The Bay Horse Inn
Built by a man evidently possessed of sufficient
means to procure the finest materials, both in wood and stone, and
to employ excellent craftsmen in its construction; which may be two
of the reasons why this building has stood since 1585.
Built for "Patricius Sinclare , filius
potentis viri henrici domini synclare" [Patrick Sinclair,
son of that able man Henry, Lord Sinclair] his initials appearing,
not on the lintel above the doorway as with other Dysart
properties, but on a painted ceiling, revealed during dismantling
work after the removal of a plaster ceiling beneath. A second set of
initials K.N. were also discovered. Patrick Sinclair had a
"new-biggit house" in the year 1585; it was said to be
"juxta templum" [near the church], with the sea on the
South and passages on the East and West. The newly built house was
put in his wife's name, Catherine Nisbet (K.N.) and may have been a
"morrowing gift". It was the custom of the time for the
bridegroom to give to his bride such a present on their wedding
morning. This may have been a kind of insurance policy to protect
and provide for the wife, should the husband die.

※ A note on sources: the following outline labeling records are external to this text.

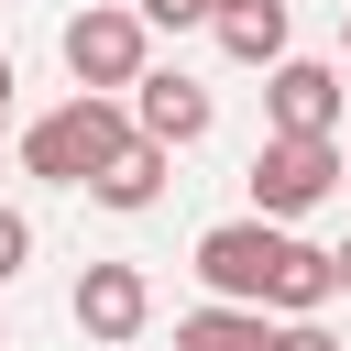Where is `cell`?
<instances>
[{
	"label": "cell",
	"mask_w": 351,
	"mask_h": 351,
	"mask_svg": "<svg viewBox=\"0 0 351 351\" xmlns=\"http://www.w3.org/2000/svg\"><path fill=\"white\" fill-rule=\"evenodd\" d=\"M274 351H340V340H329L318 318H285V329H274Z\"/></svg>",
	"instance_id": "5bb4252c"
},
{
	"label": "cell",
	"mask_w": 351,
	"mask_h": 351,
	"mask_svg": "<svg viewBox=\"0 0 351 351\" xmlns=\"http://www.w3.org/2000/svg\"><path fill=\"white\" fill-rule=\"evenodd\" d=\"M165 165H176V154L132 132V143H121V154L88 176V197H99V208H154V197H165Z\"/></svg>",
	"instance_id": "ba28073f"
},
{
	"label": "cell",
	"mask_w": 351,
	"mask_h": 351,
	"mask_svg": "<svg viewBox=\"0 0 351 351\" xmlns=\"http://www.w3.org/2000/svg\"><path fill=\"white\" fill-rule=\"evenodd\" d=\"M22 263H33V219H22V208H0V285H11Z\"/></svg>",
	"instance_id": "7c38bea8"
},
{
	"label": "cell",
	"mask_w": 351,
	"mask_h": 351,
	"mask_svg": "<svg viewBox=\"0 0 351 351\" xmlns=\"http://www.w3.org/2000/svg\"><path fill=\"white\" fill-rule=\"evenodd\" d=\"M340 186V143H274L263 132V154H252V219H296V208H318Z\"/></svg>",
	"instance_id": "277c9868"
},
{
	"label": "cell",
	"mask_w": 351,
	"mask_h": 351,
	"mask_svg": "<svg viewBox=\"0 0 351 351\" xmlns=\"http://www.w3.org/2000/svg\"><path fill=\"white\" fill-rule=\"evenodd\" d=\"M285 241H296V230H274V219H219V230H197V285H208V307H263Z\"/></svg>",
	"instance_id": "7a4b0ae2"
},
{
	"label": "cell",
	"mask_w": 351,
	"mask_h": 351,
	"mask_svg": "<svg viewBox=\"0 0 351 351\" xmlns=\"http://www.w3.org/2000/svg\"><path fill=\"white\" fill-rule=\"evenodd\" d=\"M176 351H274V318L263 307H186Z\"/></svg>",
	"instance_id": "8fae6325"
},
{
	"label": "cell",
	"mask_w": 351,
	"mask_h": 351,
	"mask_svg": "<svg viewBox=\"0 0 351 351\" xmlns=\"http://www.w3.org/2000/svg\"><path fill=\"white\" fill-rule=\"evenodd\" d=\"M340 55H351V0H340Z\"/></svg>",
	"instance_id": "e0dca14e"
},
{
	"label": "cell",
	"mask_w": 351,
	"mask_h": 351,
	"mask_svg": "<svg viewBox=\"0 0 351 351\" xmlns=\"http://www.w3.org/2000/svg\"><path fill=\"white\" fill-rule=\"evenodd\" d=\"M219 55L274 77V66H285V0H230V11H219Z\"/></svg>",
	"instance_id": "30bf717a"
},
{
	"label": "cell",
	"mask_w": 351,
	"mask_h": 351,
	"mask_svg": "<svg viewBox=\"0 0 351 351\" xmlns=\"http://www.w3.org/2000/svg\"><path fill=\"white\" fill-rule=\"evenodd\" d=\"M132 132H143V143H165V154H176V143H197V132H208V88H197V77H176V66H143V88H132Z\"/></svg>",
	"instance_id": "52a82bcc"
},
{
	"label": "cell",
	"mask_w": 351,
	"mask_h": 351,
	"mask_svg": "<svg viewBox=\"0 0 351 351\" xmlns=\"http://www.w3.org/2000/svg\"><path fill=\"white\" fill-rule=\"evenodd\" d=\"M0 132H11V55H0Z\"/></svg>",
	"instance_id": "9a60e30c"
},
{
	"label": "cell",
	"mask_w": 351,
	"mask_h": 351,
	"mask_svg": "<svg viewBox=\"0 0 351 351\" xmlns=\"http://www.w3.org/2000/svg\"><path fill=\"white\" fill-rule=\"evenodd\" d=\"M121 143H132V110L77 88V99H55V110L22 132V176H44V186H88V176H99Z\"/></svg>",
	"instance_id": "6da1fadb"
},
{
	"label": "cell",
	"mask_w": 351,
	"mask_h": 351,
	"mask_svg": "<svg viewBox=\"0 0 351 351\" xmlns=\"http://www.w3.org/2000/svg\"><path fill=\"white\" fill-rule=\"evenodd\" d=\"M0 351H11V329H0Z\"/></svg>",
	"instance_id": "d6986e66"
},
{
	"label": "cell",
	"mask_w": 351,
	"mask_h": 351,
	"mask_svg": "<svg viewBox=\"0 0 351 351\" xmlns=\"http://www.w3.org/2000/svg\"><path fill=\"white\" fill-rule=\"evenodd\" d=\"M219 11H230V0H219Z\"/></svg>",
	"instance_id": "ffe728a7"
},
{
	"label": "cell",
	"mask_w": 351,
	"mask_h": 351,
	"mask_svg": "<svg viewBox=\"0 0 351 351\" xmlns=\"http://www.w3.org/2000/svg\"><path fill=\"white\" fill-rule=\"evenodd\" d=\"M132 11H143V33H154V22H176V33H186V22H219V0H132Z\"/></svg>",
	"instance_id": "4fadbf2b"
},
{
	"label": "cell",
	"mask_w": 351,
	"mask_h": 351,
	"mask_svg": "<svg viewBox=\"0 0 351 351\" xmlns=\"http://www.w3.org/2000/svg\"><path fill=\"white\" fill-rule=\"evenodd\" d=\"M329 263H340V296H351V241H340V252H329Z\"/></svg>",
	"instance_id": "2e32d148"
},
{
	"label": "cell",
	"mask_w": 351,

Patrick Sinclair was a prominent citizen of Dysart
at the time of its greatest prosperity, from 1575 - 1625, when the
burgh was second only
St. Andrews in Fife for volume and value of trade.
James Sinclair - elder brother of Patrick Sinclair
whose new-biggit house of 1585 became the Bay Horse Inn - is
recorded in 1583 as the owner of the white and slated house "bewest
ye kirkyarde of desert". This phrase may imply something
more ominous than a mere geographical location. It has been observed
that during mediaeval times there was a great reluctance to build a
structure to the immediate west of a holy place.
The house remained in the Sinclair or St. Clair-Erskine
families until 1896, when the then Earl of Rosslyn was declared
bankrupt and parts of his estates were sold to Sir Michael Nairn.